-------- Given text --------
Tag Archives: Communion

The Difference Between Famine and Feast

The following message is taken from 1 Corinthians 11:17-34, and addresses the Lord’s Supper, otherwise known as communion. The Lord’s Supper is a meal, reminding us of Jesus’ sacrifice and spurring our devotion to Him. It was preached on October 6, 2013, World Communion Sunday.

A few years ago, our family and some guests traveled to the Valley Forge National Historic Park. On the memorial arch that stands approximately three stories in the air, there is the verse from Revelation 7:16 which stands as a testimony to the grave condition of the soldiers who weathered the winter of 1777-1778. It says, “They shall hunger no more, neither thirst any more…” Battling illness, hypothermia, and a loss of morale, they stuck together, although it cost many their lives, one in ten to be exact. The arch is there as a memorial, a testimony of something we should not forget.

Today, we turn to another type of memorial, with far greater significance. According to the Protestant Reformers, there were three distinguishing marks of the church: the preaching of God’s word, the Bible; the discipline of its members and finally, the practice of its sacraments: baptism and the Lord’s Supper. On this Sunday, known as World Communion Sunday, we turn to our attention to the Lord’s Supper.

We turn to a passage within Paul’s first letter to the church at Corinth. Corinth was a well-known, worldly city in Greece. The church there was challenged with how to live as Christians in a cosmopolitan setting. There were all sorts of problems within the congregation. For one, they were allowing public sin to carry on without Christian discipline. There were various conflicts over leadership, spiritual gifts numerous problems and misunderstandings. Part of the conflict was theological, others were emotional and relational. It is a reminder that there is no such thing as a perfect church. And so Paul writes this letter to correct many of the problems, misunderstandings and strife within this church, because it would no doubt affect their witness in the city.

One of those problems was how they conducted their worship. In 1 Corinthians 11, Paul is in the process of teaching on how public worship must be conducted. In verses 17 and following, we have a larger section concerning the Lord’s Supper. We see from this passage that there were divisions in verses 18-19. Different than only the bread and cup being served, the early church practiced communion as a meal. In this instance, some were receiving their fill of food and drink, while others went without. Herein lies the difference between spiritual famine and spiritual feast. You can come to the observance of this solemn meal, with food on your mind, or you can come with the Lord Jesus and all that He has done for you. Paul is essentially asking: “What type of food are you looking for?” Paul corrects their understanding the Lord’s Supper and how the Christian is to observe it. Let us ask certain questions from our passage this morning: First…

WHAT IS THE LORD’S SUPPER?
-------- Provided data --------
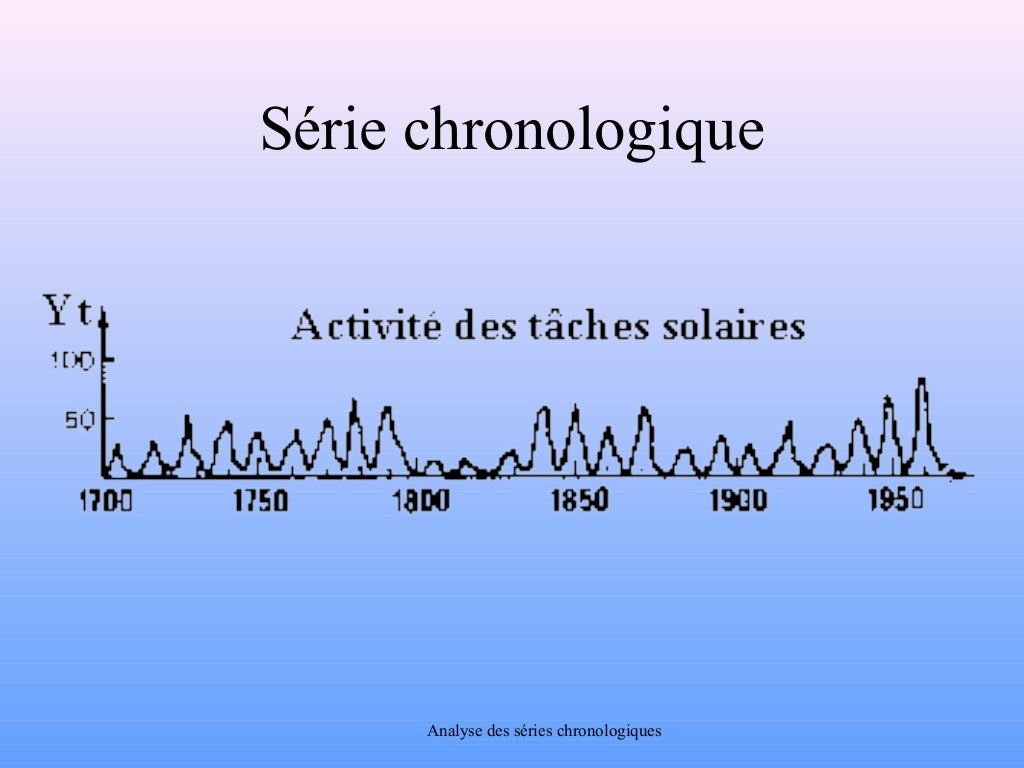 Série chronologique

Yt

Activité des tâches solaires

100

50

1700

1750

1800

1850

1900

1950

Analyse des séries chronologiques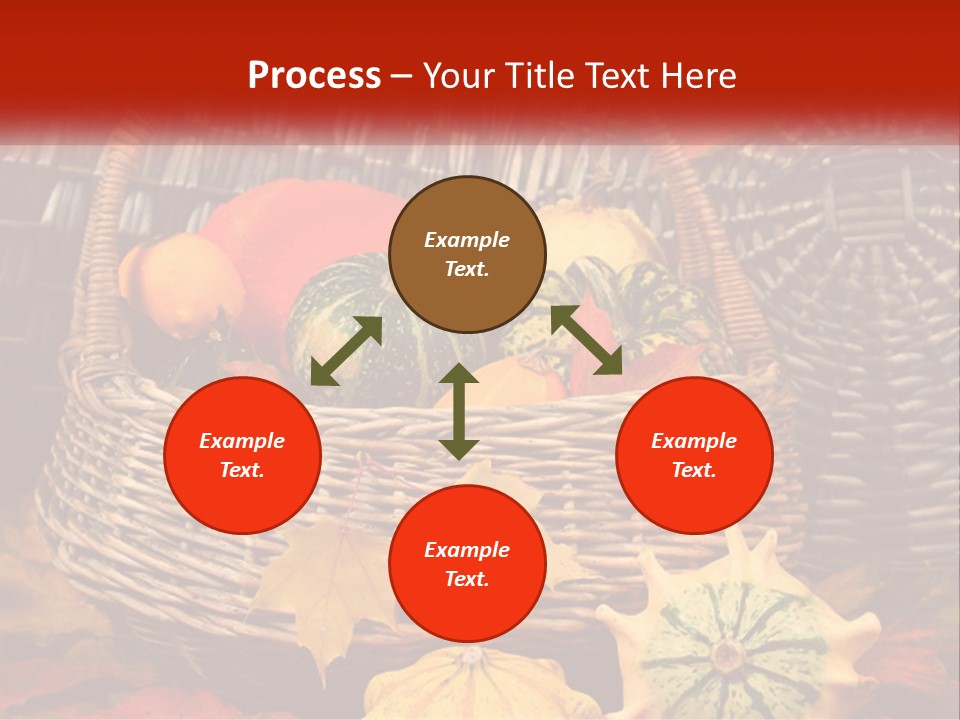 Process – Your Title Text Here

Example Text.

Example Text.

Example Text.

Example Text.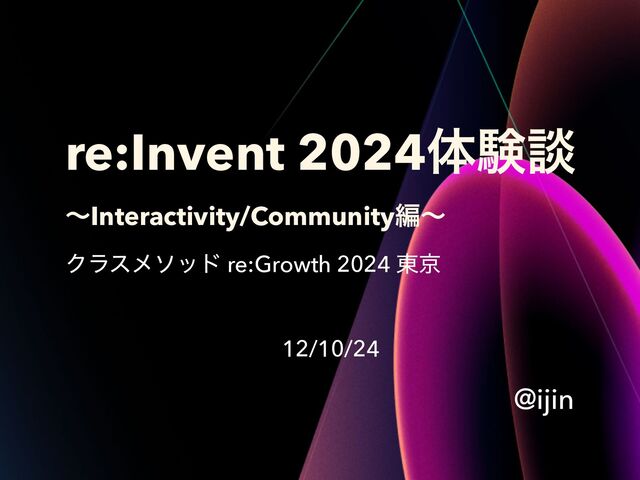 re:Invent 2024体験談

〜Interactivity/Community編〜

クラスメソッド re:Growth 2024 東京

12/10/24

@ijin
--------
**Work item A:**
Answer these questions about the sermon, one answer per line, marked like the questions:
(i) Which Bible verse appears on the memorial arch at Valley Forge?
(ii) What three distinguishing marks of the church did the Protestant Reformers name?
(iii) On what date was the message preached?
**Work item B:**
Summarize the sermon in two sentences.

**Written answer A:**
(i) Revelation 7:16
(ii) The preaching of God's word, the Bible; the discipline of its members; and the practice of its sacraments, baptism and the Lord's Supper
(iii) October 6, 2013, World Communion Sunday

**Written answer B:**
Preached on World Communion Sunday from 1 Corinthians 11:17-34, the message opens with the Valley Forge memorial arch and then turns to the Lord's Supper, a meal that reminds believers of Jesus' sacrifice. It explains that the Corinthian church had many problems, including divisions at the communion meal where some ate their fill while others went without, and that Paul corrects their understanding of how the Lord's Supper should be observed.